> _Texte fourni_:
****
Au terme d'un accord avec les autorités zaïroises, qui n'acceptent plus
aucun réfugié, les blessés rwandais pourront être amenés à Goma le temps
de recevoir des soins à l'hôpital de campagne français installé sur
l'aéroport zaïrois. D'après le médecin-chef, François Pons, l'hôpital de
Gisenyi, de l'autre côté de la frontière, n'a plus de matériel de
transfusion et compte des « salles entières » de blessés, civils et
militaires. « Il faudrait trois mois non-stop pour opérer tout le monde », estime-t-il. Ces blessés sont des Hutus. Aucune organisation
humanitaire n'est présente pour les assister.

Dans ce qu'on appelle la zone gouvernementale rwandaise, portion congrue
du pays mais de plus en plus peuplée plus de quatre millions
d'habitants, selon les militaires français, contre un million dans la
zone contrôlée par le Front patriotique rwandais (FPR), le moins que
l'on puisse dire est que l'humanitaire ne suit pas. L'unique grande
organisation présente est le Comité international de la Croix-Rouge
(CICR). Grâce à son dogme de neutralité, des moyens importants et des
équipes aguerries, le CICR a échappé à l'errance de la plupart des
organisations françaises sur la conduite à tenir dans le cas d'école que
représente le conflit rwandais : Faut-il aider tous les réfugiés, au
risque d'alimenter aujourd'hui les massacreurs rwandais, comme hier les
Khmers rouges des camps de réfugiés thaïlandais ? Peut-on abandonner les
enfants qui fuient mais dans le mauvais camp ? Peut-on se contenter
d'une réponse émotionnelle face à un génocide ?

« Refiler le bébé »
****
> _Série d'exercices_:
A) Répondez à ces questions sur l'article sur le Rwanda :
(i) Où se trouve l'hôpital de campagne français ?
(ii) Combien d'habitants compte la zone gouvernementale rwandaise, selon les militaires français ?
(iii) Quelle est la seule grande organisation présente dans cette zone ?
B) D'après l'article sur le Rwanda, qu'est-ce qui a permis au CICR d'échapper à l'errance de la plupart des organisations françaises ? Donnez tous les éléments cités.
C) Poursuivez l'article sur le Rwanda après l'intertitre « Refiler le bébé ».

> _Entrées sur le positionnement spatial_:
****
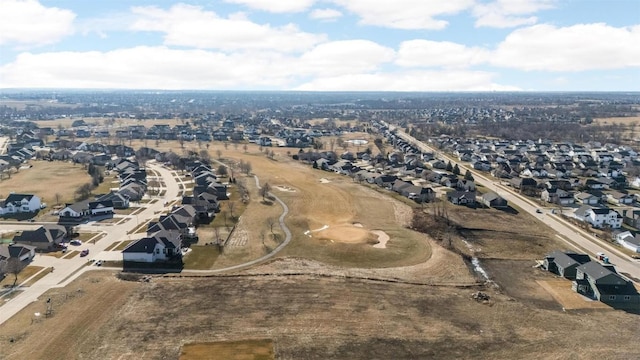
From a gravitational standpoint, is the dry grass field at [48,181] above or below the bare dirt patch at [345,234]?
above

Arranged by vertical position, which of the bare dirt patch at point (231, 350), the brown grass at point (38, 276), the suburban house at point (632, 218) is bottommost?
the bare dirt patch at point (231, 350)

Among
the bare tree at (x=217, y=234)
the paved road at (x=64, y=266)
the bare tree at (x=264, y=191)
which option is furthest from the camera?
the bare tree at (x=264, y=191)

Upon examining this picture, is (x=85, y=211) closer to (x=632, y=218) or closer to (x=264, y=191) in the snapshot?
(x=264, y=191)

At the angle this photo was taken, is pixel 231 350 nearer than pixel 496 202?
Yes

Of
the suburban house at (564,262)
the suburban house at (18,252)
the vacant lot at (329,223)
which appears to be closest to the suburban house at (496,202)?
the vacant lot at (329,223)

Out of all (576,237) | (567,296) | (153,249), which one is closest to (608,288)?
(567,296)

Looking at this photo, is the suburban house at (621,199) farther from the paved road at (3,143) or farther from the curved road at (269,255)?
the paved road at (3,143)
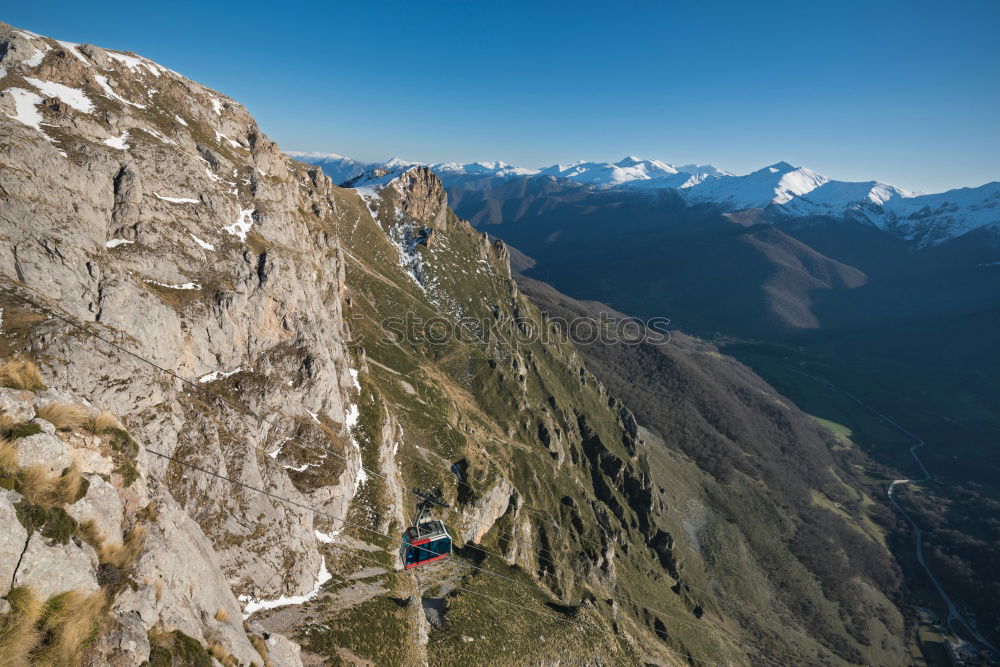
****
> _Corrigé_:
A)
(i) Sur l'aéroport zaïrois, à Goma.
(ii) Plus de quatre millions.
(iii) Le Comité international de la Croix-Rouge (CICR).

B) Son dogme de neutralité ; des moyens importants ; des équipes aguerries.

C)
Après le 6 avril, les organisations humanitaires ont quitté
précipitamment le Rwanda. Celles qui sont revenues l'ont fait dans la
partie tenue par le FPR. Si on ne peut reprocher aux Organisations non
gouvernementales (ONG) d'avoir choisi leur camp Médecins sans frontières
(MSF) estime à quelque 200 le nombre de collaborateurs locaux disparus ,
on peut constater que les agences des Nations unies n'ont guère
manifesté de souci pour l'autre pays rwandais. Le Programme alimentaire
mondial (PAM) ne remplit pas son mandat acheminer de la nourriture. Pour
alimenter la région de Butaré, il a utilisé les services d'un
franciscain croate, le père Vieko, devenu, sous l'urgence, chauffeur de
camion. L'agence invoquait des raisons de sécurité, alors que les
convois du CICR passaient et que la situation dans le sud du Rwanda
n'était pas plus périlleuse qu'en Somalie où nombre de volontaires
humanitaires ont été tués. Le PAM n'est toujours pas prêt. D'après
Jacques Bandelier, du bureau d'urgence des Nations unies pour le Rwanda
(UNREO), il s'agit désormais d'un problème de camions : « Ils
appartiennent à une compagnie éthiopienne. Les chauffeurs sont
obligatoirement éthiopiens et l'on craint qu'ils ne soient pris pour des
Tutsis.
 »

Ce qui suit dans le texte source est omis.